The fact that the malware had an AI feature allowed it to learn and adjust its way of propagation in the network, and prioritise the encryption of most valuable data. This accuracy did not only increase the possibility of the potential ransom demand but also it allowed reducing the risks of the possibility of early discovery.
4. Impact
- The consequences of the attack were immediate and severe: The consequences of the attack were immediate and severe.
- Operational Disruption: The centralization of important systems made the hospital cease its functionality through the acts of encrypting the respective components. Operations such as surgeries, routine medical procedures and admitting of patients were slowed or in some cases referred to other hospitals.
- Data Security: Electronic patient records and associated billing data became off-limit because of the vulnerability of patient confidentiality. The danger of data loss was on the verge of becoming permanent, much to the concern of both the healthcare provider and its patients.
- Financial Loss: The attackers asked for 100 crore Indian rupees (approximately 12 USD million) for the decryption key. Despite the hospital not paying for it, there were certain losses that include the operational loss due to the server being down, loss incurred by the patients who were affected in one way or the other, loss incurred in responding to such an incident and the loss due to bad reputation.
5. Response
As soon as the hotel’s management was informed about the presence of ransomware, its IT department joined forces with cybersecurity professionals and local police. The team decided not to pay the ransom and instead recover the systems from backup. Despite the fact that this was an ethically and strategically correct decision, it was not without some challenges. Reconstruction was gradual, and certain elements of the patients’ records were permanently erased.
In order to avoid such attacks in the future, the healthcare provider put into force several organisational and technical actions such as network isolation and increase of cybersecurity measures. Even so, the attack revealed serious breaches in the provider’s IT systems security measures and protocols.
6. Outcome
The attack had far-reaching consequences:
- Financial Impact: A healthcare provider suffers a lot of crashes in its reckoning due to substantial service disruption as well as bolstering cybersecurity and compensating patients.
- Reputational Damage: The leakage of the data had a potential of causing a complete loss of confidence from patients and the public this affecting the reputation of the provider.

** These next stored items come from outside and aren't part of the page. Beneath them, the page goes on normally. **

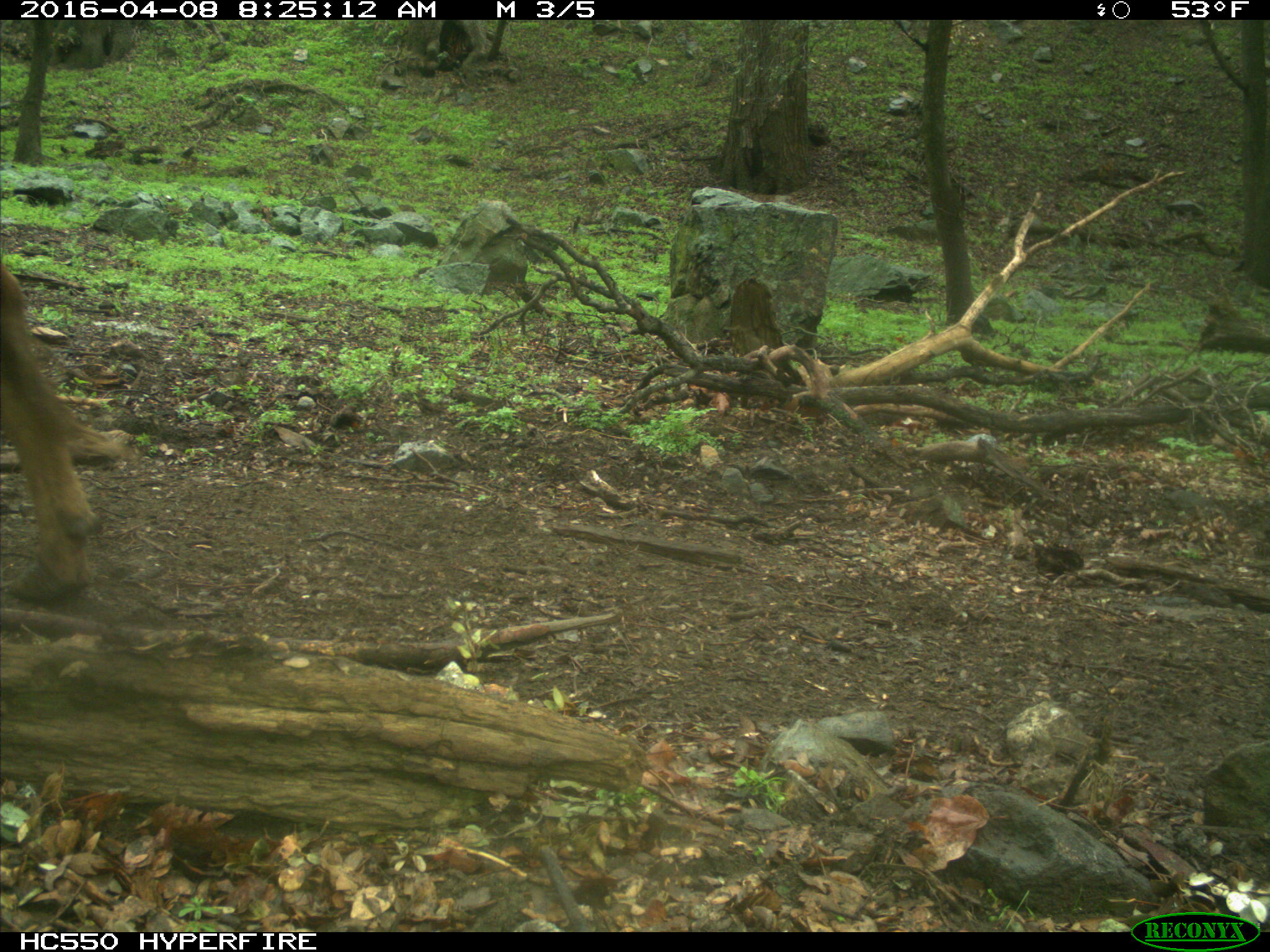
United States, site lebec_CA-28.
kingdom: Animalia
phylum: Chordata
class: Mammalia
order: Artiodactyla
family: Bovidae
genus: Bos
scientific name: Bos taurus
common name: domestic cow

This, of course, had an effect on patient care, and ultimately resulted in long-term effects on revenue as patients were retained.
- Industry Awareness: The breakthrough fed discussions across the country on how to improve cybersecurity provisions in the healthcare industry. It woke up the other care providers to review and improve their cyber defence status.
7. Technical Findings
The AI-powered ransomware attack on the healthcare provider revealed several technical vulnerabilities and provided insights into the sophisticated mechanisms employed by the attackers. These findings highlight the evolving threat landscape and the importance of advanced cybersecurity measures.

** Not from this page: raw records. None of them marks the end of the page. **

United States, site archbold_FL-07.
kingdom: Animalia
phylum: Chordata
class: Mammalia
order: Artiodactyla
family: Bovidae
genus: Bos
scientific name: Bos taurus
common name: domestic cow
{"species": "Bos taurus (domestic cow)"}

7.1 Phishing Vector and Initial Penetration
- Sophisticated Phishing Tactics: The phishing email was crafted with precision, utilising AI to mimic the communication style of trusted contacts within the organisation. The email bypassed standard email filters, indicating a high level of customization and adaptation, likely due to AI-driven analysis of previous successful phishing attempts.

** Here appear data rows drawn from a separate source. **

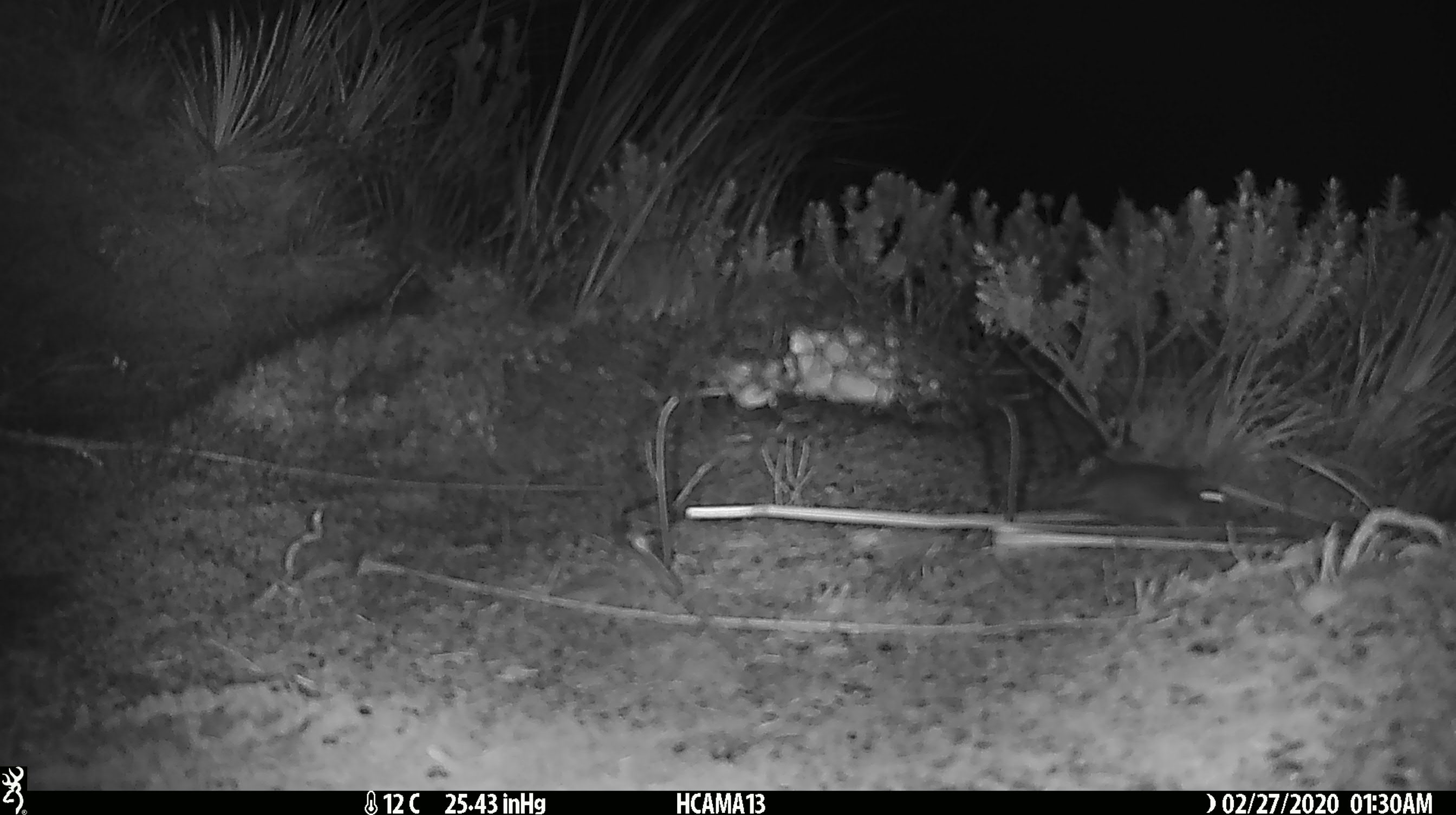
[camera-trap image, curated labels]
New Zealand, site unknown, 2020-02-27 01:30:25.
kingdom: Animalia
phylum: Chordata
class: Mammalia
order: Rodentia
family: Muridae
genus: Mus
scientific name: Mus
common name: mouse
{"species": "mouse (Mus)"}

- Exploitation of Human Error: The phishing email targeted an administrative user with access to critical systems, exploiting the lack of stringent access controls and user awareness. The successful penetration into the network highlighted the need for multi-factor authentication (MFA) and continuous training on identifying phishing attempts.
7.2 AI-Driven Malware Behavior
- Dynamic Network Mapping: Once inside the network, the AI-powered malware executed a sophisticated mapping of the hospital's IT infrastructure. Using machine learning algorithms, the malware identified the most critical systems—such as Electronic Health Records (EHR) and the billing system—prioritising them for encryption. This dynamic mapping capability allowed the malware to maximise damage while minimising its footprint, delaying detection.
- Adaptive Encryption Techniques: The malware employed adaptive encryption techniques, adjusting its encryption strategy based on the system's response. For instance, if it detected attempts to isolate the network or initiate backup protocols, it accelerated the encryption process or targeted backup systems directly, demonstrating an ability to anticipate and counteract defensive measures.
- Evasive Tactics: The ransomware utilised advanced evasion tactics, such as polymorphic code and anti-forensic features, to avoid detection by traditional antivirus software and security monitoring tools. The AI component allowed the malware to alter its code and behaviour in real time, making signature-based detection methods ineffective.
7.3 Vulnerability Exploitation
- Weaknesses in Network Segmentation: The hospital’s network was insufficiently segmented, allowing the ransomware to spread rapidly across various departments. The malware exploited this lack of segmentation to access critical systems that should have been isolated from each other, indicating the need for stronger network architecture and micro-segmentation.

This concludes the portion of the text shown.